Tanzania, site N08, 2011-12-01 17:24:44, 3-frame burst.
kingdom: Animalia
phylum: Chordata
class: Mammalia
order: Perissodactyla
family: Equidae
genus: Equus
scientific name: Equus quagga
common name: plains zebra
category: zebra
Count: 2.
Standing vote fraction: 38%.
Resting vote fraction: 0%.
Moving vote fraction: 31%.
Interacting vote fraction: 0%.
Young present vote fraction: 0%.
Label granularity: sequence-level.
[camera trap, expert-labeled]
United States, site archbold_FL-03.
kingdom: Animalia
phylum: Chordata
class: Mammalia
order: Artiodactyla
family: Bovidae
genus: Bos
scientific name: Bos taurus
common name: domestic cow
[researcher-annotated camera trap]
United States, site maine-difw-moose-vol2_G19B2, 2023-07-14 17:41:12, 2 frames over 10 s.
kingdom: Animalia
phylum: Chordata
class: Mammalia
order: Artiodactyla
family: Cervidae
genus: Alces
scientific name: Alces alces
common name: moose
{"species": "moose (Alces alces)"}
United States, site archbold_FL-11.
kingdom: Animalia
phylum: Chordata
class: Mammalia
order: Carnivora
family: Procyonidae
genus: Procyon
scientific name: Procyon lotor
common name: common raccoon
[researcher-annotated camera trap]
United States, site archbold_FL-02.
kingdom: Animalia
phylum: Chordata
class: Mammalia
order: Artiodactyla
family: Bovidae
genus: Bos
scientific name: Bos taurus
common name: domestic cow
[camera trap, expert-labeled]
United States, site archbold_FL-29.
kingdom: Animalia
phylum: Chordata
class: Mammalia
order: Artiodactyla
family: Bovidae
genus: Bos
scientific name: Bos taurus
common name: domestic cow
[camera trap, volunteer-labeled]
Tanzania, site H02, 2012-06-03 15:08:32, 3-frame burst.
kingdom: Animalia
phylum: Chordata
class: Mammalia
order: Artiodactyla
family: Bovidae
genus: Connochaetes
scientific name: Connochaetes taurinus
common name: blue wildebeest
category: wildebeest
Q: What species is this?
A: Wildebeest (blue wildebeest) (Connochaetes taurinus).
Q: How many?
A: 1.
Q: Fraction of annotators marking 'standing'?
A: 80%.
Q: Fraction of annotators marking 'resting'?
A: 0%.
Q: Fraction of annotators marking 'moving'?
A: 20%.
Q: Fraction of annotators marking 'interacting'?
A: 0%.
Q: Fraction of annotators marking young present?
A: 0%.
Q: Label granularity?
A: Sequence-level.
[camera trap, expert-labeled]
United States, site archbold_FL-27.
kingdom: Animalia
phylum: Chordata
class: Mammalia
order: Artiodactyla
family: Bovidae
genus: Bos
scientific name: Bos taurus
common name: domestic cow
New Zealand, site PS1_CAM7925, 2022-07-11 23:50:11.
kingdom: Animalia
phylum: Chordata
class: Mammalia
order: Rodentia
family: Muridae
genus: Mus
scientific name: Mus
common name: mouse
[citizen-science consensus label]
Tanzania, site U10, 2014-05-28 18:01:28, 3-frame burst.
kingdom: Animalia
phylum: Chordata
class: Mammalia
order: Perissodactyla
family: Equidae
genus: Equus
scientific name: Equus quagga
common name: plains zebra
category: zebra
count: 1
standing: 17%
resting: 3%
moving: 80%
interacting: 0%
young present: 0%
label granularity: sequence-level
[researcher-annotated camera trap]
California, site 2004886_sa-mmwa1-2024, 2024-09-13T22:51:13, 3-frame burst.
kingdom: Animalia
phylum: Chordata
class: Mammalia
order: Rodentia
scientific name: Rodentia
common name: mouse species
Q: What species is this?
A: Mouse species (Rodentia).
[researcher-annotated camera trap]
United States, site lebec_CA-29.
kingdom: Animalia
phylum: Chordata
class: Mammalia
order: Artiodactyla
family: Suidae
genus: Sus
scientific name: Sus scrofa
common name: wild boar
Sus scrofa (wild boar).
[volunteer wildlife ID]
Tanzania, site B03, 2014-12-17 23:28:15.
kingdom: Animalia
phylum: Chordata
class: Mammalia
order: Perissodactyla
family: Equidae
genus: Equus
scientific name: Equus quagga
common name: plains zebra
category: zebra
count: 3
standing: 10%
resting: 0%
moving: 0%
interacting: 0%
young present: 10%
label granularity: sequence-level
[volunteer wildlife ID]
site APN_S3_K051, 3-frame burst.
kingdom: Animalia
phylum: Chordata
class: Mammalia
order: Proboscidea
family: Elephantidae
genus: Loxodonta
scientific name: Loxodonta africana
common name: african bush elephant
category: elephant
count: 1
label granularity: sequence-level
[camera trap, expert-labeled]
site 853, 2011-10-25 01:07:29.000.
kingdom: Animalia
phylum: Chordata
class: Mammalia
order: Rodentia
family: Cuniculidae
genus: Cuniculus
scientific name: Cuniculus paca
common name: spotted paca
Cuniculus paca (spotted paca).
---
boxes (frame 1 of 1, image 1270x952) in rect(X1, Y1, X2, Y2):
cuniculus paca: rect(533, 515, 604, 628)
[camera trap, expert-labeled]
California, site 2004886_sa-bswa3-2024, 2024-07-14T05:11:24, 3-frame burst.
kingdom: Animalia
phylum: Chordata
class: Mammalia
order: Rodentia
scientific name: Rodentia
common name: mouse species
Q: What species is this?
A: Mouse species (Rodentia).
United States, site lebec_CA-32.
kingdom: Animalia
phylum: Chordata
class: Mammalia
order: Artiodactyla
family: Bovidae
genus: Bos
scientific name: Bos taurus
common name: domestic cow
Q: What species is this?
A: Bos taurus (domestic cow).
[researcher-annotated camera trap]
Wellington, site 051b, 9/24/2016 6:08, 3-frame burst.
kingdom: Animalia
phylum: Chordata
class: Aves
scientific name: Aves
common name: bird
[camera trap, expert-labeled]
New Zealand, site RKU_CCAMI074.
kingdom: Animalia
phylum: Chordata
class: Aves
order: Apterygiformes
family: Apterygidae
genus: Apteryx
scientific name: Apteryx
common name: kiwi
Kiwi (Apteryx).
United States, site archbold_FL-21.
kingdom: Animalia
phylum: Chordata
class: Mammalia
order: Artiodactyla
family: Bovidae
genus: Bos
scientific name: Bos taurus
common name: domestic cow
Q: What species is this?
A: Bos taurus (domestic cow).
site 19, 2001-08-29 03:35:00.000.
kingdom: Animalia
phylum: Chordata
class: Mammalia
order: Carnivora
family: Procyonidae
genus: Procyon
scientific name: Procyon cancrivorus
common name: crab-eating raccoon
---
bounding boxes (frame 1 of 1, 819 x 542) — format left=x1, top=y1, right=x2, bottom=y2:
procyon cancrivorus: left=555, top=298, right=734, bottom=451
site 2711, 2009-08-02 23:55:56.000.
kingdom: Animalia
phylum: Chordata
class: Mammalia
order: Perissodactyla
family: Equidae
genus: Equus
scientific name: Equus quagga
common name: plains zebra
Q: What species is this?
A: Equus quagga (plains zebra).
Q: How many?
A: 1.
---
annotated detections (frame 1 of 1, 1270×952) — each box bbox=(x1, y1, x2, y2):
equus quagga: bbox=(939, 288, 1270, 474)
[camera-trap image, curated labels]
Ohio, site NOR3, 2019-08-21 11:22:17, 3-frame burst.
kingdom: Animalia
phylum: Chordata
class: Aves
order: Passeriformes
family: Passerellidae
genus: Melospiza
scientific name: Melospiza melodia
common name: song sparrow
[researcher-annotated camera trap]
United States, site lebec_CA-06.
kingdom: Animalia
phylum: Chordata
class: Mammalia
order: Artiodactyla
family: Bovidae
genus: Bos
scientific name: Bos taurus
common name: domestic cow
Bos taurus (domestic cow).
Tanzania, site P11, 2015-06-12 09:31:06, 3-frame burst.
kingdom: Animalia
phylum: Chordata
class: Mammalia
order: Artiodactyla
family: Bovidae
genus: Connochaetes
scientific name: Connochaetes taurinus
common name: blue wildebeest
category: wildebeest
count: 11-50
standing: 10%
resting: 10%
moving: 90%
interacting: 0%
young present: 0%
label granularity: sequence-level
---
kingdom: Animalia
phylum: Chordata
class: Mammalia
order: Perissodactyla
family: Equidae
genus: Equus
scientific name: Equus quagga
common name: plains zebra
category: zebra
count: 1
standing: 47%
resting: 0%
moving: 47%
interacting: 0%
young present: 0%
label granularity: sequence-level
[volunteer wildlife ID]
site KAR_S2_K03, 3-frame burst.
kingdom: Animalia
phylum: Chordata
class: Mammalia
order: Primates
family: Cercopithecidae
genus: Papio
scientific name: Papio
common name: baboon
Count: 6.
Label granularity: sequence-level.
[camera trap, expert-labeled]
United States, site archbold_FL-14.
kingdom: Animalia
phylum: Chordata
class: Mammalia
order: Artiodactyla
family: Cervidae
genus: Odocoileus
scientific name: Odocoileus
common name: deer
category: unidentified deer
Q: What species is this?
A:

* * * * *

#### [WHAT YOU NEED TO DO]
Your task is to reproduce, exactly and exclusively, the lines from the one holding "genus: Odocoileus" through the final line of the listing.

#### [SOLUTION FOR THIS TASK]
genus: Odocoileus
scientific name: Odocoileus
common name: deer
category: unidentified deer
Q: What species is this?
A:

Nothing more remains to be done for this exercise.